Work item: With the pictures removed, please write out every line below exactly as given.

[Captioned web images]
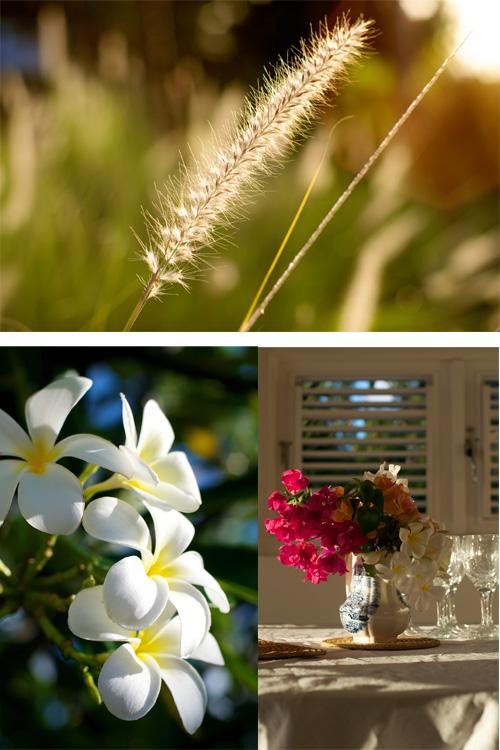 Barbados flowers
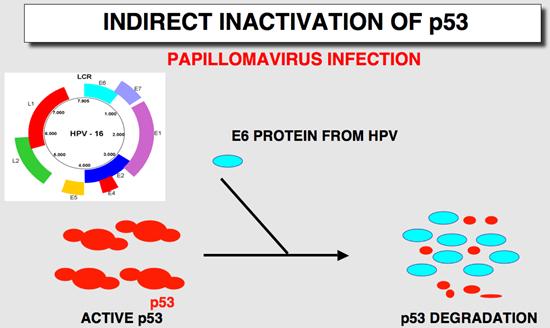 hpv cancer mutation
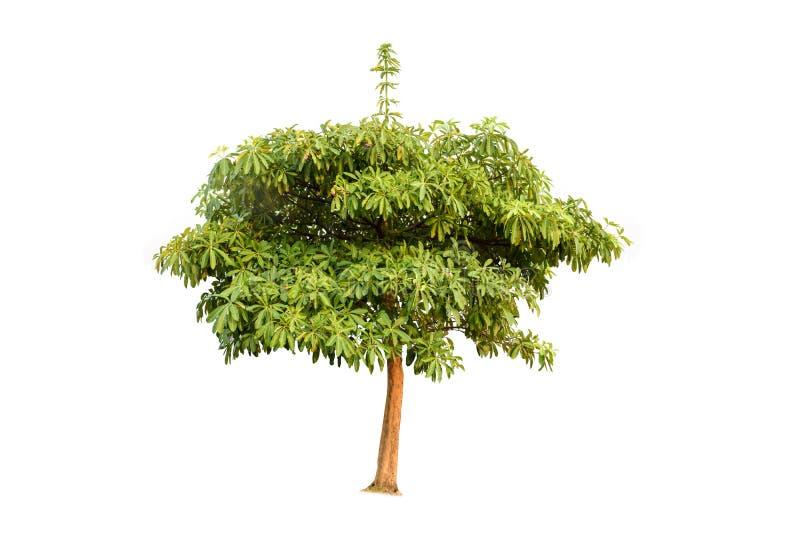 Ioslated träd på vit bakgrund royaltyfria bilder
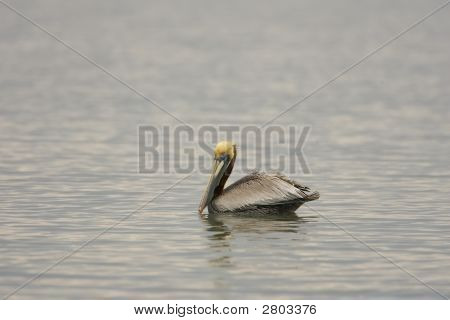 A Brown Pelican Displays Mating Colors as he swims in the pond poster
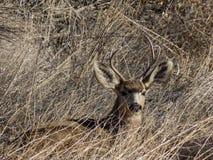 Dollaro di riposo dei cervi muli fotografia stock libera da diritti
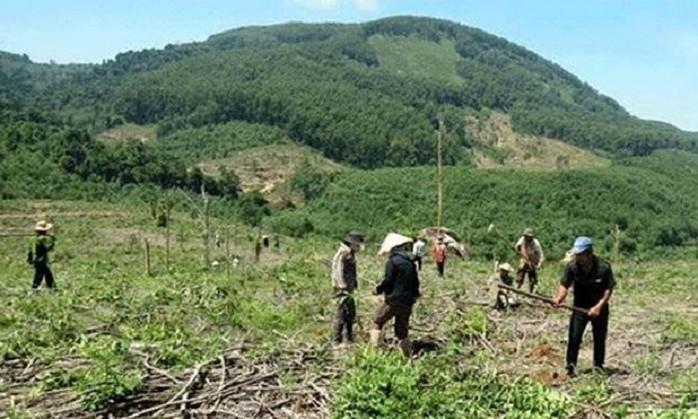 Quản lý đất nông lâm trường vẫn còn nhiều bất cập (27/11/2019)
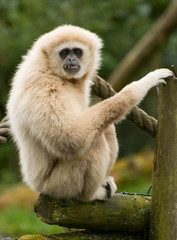 Lar Gibbon, monkey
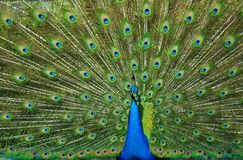 Pavão Tailfeathers Foto de Stock Royalty Free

Written answer:
 Barbados flowers
 hpv cancer mutation
 Ioslated träd på vit bakgrund royaltyfria bilder
 A Brown Pelican Displays Mating Colors as he swims in the pond poster
 Dollaro di riposo dei cervi muli fotografia stock libera da diritti
 Quản lý đất nông lâm trường vẫn còn nhiều bất cập (27/11/2019)
 Lar Gibbon, monkey
 Pavão Tailfeathers Foto de Stock Royalty Free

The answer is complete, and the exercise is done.